На помост взобрался епископ Вульфхерд. Я боялся, что он разразится очередной проповедью, но вместо этого прелат постучал посохом по дощатому полу, а когда тишина установилась, ограничился кратким напутствием. Этельхельм, как я подметил, скромно сел чуть в стороне от собрания. Эрдвульф разместился у противоположной стены, а между ними ерзали на неудобных скамьях лучшие люди Мерсии. Дружинники Этельреда – единственные вооруженные люди в зале – выстроились вдоль стен. В дверь протиснулся мой сын и присел рядом.
– Мечи в безопасности, – прошептал он. – Ситрик здесь?
– Здесь.
Епископ Вульфхерд говорил так тихо, что мне пришлось наклониться, чтобы ничего не упустить, а наклоняться вперед было больно. Но я терпел и слушал. Лорду Этельреду доставляет удовольствие, вещал прелат, видеть Мерсию наслаждающейся в последнее время миром и покоем.
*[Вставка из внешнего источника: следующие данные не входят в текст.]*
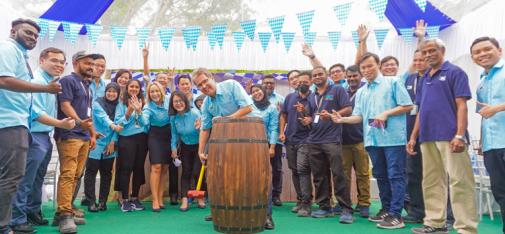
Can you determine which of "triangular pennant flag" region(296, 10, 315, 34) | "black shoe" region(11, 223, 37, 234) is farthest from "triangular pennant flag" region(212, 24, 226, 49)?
"black shoe" region(11, 223, 37, 234)

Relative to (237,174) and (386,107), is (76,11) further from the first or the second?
(386,107)

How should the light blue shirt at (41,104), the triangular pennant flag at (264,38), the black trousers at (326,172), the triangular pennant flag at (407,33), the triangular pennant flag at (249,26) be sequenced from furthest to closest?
the triangular pennant flag at (407,33) < the triangular pennant flag at (264,38) < the triangular pennant flag at (249,26) < the black trousers at (326,172) < the light blue shirt at (41,104)

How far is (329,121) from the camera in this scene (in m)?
4.24

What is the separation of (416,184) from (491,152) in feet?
3.79

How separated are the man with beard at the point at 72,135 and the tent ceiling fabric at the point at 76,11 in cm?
310

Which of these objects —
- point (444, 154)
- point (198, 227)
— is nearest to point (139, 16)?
point (198, 227)

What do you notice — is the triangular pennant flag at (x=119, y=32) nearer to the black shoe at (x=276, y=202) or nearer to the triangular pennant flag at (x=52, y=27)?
the triangular pennant flag at (x=52, y=27)

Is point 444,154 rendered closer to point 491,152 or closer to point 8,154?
point 491,152

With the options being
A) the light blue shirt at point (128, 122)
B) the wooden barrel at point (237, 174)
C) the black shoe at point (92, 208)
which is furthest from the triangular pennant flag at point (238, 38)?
the wooden barrel at point (237, 174)

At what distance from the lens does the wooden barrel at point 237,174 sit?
10.5 ft

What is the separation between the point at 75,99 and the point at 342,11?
141 inches

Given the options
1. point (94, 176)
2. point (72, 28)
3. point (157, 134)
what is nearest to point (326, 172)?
point (157, 134)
– Мы добыли землю силой своих мечей, – вещал Вульфхерд. – И милостью Господа изгнали язычников с полей, которые возделывали наши предки. Мы благодарим Бога за это!
– Аминь! – громогласно вступил Этельхельм.
– Этим мы обязаны победе, которую одержал в прошлом году господин Этельред при помощи надежных западносаксонских союзников, – продолжал епископ. Он указал на Этельхельма, и весь зал наполнился топотом ног – так мужи совета выражали свое одобрение.
«Вот ублюдок! – подумал я. – Этельред получил рану сзади, а битву выиграли мои воины, не его».
Прелат дождался тишины.
– Мы обрели земли, добрые пахотные земли, – снова заговорил Вульфхерд. – И господин Этельред с удовольствием награждает ею тех, кто в прошлом году сражался бок о бок с ним.
Тут епископ указал на стол у стены зала, где за грудой документов располагались два священника. Ничем не прикрытая взятка: поддерживай все предложения Этельреда и получишь поместье.
– Мне там ничего не причитается, – буркнул я.
– Он выделит тебе достаточно земли для могилы, господин, – хмыкнул Финан.